Master data management (MDM) could become a primary issue for businesses wanting to achieve effective information governance, a survey from Gartner has suggested.

Research from the organisation pointed out that failure to manage information correctly has resulted in several security incidents in recent years, such as the leak of sensitive data to Wikileaks, eWeek.com reported.

Ted Friedman, a vice president at Gartner, explained that data management storage has become a significant issue in the last few years because of the economic climate.

"The recent global financial crisis has put information governance in the spotlight. Information governance is a priority of IT and business leaders as a result of various pressures, including regulatory compliance mandates and the urgent need for improved decision-making," he commented.

Fellow vice president Debra Logan agreed that growing interest in information governance-related topics shows no sign of slowing.

"Information governance is the only way to comply with regulations, both current and future, and responsibility for it lies with the CIO and the chief legal officer," she pointed out.

"When organisations suffer high-profile data losses, especially involving violations of the privacy of citizens or consumers, they suffer serious reputational damage and often incur fines or other sanctions.
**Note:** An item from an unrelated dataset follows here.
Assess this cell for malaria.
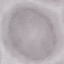
Uninfected.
IT leaders will have to take at least part of the blame for these incidents."

Gartner’s report advised that firms in highly regulated sectors should invest in archive document storage systems now to bring email and files under control if they have not done so already.

Some companies may also have to allocate resources to set up a role that deals directly with information governance, the research said.

"Organisations will have to increase their investment in related tools and technologies, both to facilitate the development and refinement of policy, and to distil policies into executable rules that tools can apply to information," added Mr Friedman.